Writer: David Alade
Director: Suzann McLean
A father dies: a good father, one who worked hard, cared for his family, was in touch with his emotions and guided his children through life. Sunny Side Up was a smash hit at the Peckham Fringe in 2022 and is dedicated to Sunny Alade, nicknamed Sunny, who died six years ago. His son, David Alade, has written a tribute to his wisdom and love. “All this you hear, it really happened” Alade reminds us, who from the opening scene, where he receives voice messages of condolences, has the audience eating from his hand.
Sunny Side Up is an everyday story of inner-city London that shows us with every turn and scene that truth can be stranger, crueller, more beautiful and poetic, than fiction. David Alade grows up on a Peckham Estate. As a kid, he looks like “a Malteser” because that’s the only haircut Sunny can do.
This a Christian home that instils ideas of good and bad, right, and wrong and the themes of sunny and shade, light and dark run throughout the piece, from the protected innocence of a loved and cared for little boy to the rude awakening of adolescence and harsh reality of shadowy places, local gangs, knives, and urban violence.
The play touches on themes of immigration, inner-city life, masculinity, the daily struggles of a Black British, working-class family, education, social mobility, and gentrification. Alade uses his considerable abilities to embody an entire cast of individuals, not least his father, as well as his different selves from L’il D, cute, awkward, cry baby to the teenage pent-up brawler, minor dealer, and young scholar getting his head around theories of performativity.
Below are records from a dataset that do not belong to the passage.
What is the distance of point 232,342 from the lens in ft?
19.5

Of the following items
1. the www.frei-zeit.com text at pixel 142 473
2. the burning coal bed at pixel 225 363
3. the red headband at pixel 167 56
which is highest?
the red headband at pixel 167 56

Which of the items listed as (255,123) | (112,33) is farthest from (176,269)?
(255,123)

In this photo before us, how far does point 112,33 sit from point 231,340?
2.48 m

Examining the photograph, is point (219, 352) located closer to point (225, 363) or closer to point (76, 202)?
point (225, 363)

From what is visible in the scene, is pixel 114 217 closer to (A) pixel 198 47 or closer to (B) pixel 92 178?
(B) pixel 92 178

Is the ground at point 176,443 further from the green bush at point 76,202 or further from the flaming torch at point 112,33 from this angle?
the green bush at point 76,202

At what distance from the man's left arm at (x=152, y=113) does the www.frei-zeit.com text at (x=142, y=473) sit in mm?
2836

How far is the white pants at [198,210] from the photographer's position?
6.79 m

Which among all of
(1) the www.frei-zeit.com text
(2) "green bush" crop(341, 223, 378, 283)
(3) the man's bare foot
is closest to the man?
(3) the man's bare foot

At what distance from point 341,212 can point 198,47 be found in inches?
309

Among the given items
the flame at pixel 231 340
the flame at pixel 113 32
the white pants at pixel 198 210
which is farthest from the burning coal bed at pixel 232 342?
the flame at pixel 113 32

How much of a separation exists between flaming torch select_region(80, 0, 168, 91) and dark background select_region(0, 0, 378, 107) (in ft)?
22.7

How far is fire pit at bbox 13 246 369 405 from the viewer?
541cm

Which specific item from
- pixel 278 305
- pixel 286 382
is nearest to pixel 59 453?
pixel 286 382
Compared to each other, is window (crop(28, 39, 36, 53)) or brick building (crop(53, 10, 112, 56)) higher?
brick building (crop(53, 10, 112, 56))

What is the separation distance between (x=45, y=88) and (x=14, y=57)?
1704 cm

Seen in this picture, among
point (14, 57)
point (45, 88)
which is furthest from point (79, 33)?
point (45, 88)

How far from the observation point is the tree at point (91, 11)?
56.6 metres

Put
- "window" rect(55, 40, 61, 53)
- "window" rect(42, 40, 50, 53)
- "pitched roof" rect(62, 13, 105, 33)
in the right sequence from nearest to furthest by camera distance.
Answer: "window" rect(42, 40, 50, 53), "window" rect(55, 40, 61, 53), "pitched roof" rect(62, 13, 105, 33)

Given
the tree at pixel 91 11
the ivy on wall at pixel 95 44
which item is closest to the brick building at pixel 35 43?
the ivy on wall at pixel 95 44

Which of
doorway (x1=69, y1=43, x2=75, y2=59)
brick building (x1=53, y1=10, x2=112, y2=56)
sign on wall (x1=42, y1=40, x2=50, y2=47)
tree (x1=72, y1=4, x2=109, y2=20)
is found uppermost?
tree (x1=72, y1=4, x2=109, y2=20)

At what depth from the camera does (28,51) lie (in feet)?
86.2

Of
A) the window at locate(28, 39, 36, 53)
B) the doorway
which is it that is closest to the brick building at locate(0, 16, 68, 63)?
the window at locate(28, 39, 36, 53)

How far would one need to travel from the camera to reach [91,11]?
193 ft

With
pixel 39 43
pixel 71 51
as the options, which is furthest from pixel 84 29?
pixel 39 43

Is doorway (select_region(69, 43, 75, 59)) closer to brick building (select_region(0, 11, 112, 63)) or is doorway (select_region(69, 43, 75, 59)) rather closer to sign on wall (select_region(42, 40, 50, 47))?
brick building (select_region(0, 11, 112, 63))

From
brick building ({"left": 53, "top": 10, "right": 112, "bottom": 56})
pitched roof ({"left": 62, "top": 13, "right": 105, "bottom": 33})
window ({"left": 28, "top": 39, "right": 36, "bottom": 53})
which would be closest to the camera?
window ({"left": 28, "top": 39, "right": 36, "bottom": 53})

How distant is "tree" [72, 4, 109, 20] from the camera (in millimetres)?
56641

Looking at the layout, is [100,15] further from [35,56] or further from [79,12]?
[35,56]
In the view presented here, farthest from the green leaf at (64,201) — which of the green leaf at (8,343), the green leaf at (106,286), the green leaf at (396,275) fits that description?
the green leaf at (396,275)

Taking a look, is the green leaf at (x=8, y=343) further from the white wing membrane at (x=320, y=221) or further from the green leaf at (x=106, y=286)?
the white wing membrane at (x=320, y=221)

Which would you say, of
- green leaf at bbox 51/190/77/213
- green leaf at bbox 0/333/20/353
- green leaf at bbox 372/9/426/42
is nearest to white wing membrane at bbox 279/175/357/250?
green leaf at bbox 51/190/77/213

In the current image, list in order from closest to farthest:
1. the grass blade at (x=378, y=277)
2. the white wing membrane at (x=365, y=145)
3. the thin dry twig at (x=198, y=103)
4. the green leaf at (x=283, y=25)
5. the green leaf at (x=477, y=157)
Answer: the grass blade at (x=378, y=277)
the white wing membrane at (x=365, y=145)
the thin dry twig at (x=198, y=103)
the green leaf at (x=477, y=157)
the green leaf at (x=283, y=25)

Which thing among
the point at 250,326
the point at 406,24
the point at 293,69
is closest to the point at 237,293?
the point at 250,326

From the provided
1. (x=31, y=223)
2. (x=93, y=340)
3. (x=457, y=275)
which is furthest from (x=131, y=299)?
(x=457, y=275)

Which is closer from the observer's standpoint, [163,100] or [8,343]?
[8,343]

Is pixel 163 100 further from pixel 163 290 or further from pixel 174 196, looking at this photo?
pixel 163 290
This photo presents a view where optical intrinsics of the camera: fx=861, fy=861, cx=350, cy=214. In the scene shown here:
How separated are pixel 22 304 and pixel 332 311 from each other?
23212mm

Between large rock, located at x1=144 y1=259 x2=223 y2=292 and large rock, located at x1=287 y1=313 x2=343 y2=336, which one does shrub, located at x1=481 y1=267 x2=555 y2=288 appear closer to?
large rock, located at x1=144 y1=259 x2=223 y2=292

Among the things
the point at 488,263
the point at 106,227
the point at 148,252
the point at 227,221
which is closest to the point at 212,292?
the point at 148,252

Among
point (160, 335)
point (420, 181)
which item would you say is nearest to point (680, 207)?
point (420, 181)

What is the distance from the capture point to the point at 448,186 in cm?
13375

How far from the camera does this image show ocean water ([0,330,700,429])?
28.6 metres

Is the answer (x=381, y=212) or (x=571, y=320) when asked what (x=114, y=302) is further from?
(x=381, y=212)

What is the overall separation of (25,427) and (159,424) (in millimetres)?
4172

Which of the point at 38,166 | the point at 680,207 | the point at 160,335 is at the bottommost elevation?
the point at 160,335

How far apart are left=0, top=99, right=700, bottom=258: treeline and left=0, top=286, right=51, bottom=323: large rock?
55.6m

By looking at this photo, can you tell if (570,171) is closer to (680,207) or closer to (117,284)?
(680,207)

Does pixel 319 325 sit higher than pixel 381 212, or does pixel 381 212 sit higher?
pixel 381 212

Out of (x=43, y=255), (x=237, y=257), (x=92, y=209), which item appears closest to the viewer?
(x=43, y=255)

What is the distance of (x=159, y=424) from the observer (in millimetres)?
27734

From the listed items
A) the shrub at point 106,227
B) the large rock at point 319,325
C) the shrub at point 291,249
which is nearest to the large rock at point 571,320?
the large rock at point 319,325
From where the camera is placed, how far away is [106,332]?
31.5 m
We travel chronologically through milestones: primary and secondary school, gangs, university, and work, as fragments of memory, occasion and emotion come alive on the stage through a single body with heart and passion.
Produced by Theatre Peckham, Sunny Side Up is technically seamless. Alade appears as if in a dream surrounded by billows of dry ice as we journey on this reverie told with laughter, heart, and soul. The superb use of sound and music creates an audio narrative of its own as we move from the home to school, church to nightclub and is mirrored by Tim Speechley’s evocative lighting which takes the audience from one memory to another as we relive the highs, lows, good, bad, and ugly. The authentic vernacular of the street and estate is riven with glittering lines of poetry that sparkle in the grit. Don’t miss this honest, powerful, and moving show which is storytelling at its finest. There can’t be many better ways to spend an hour.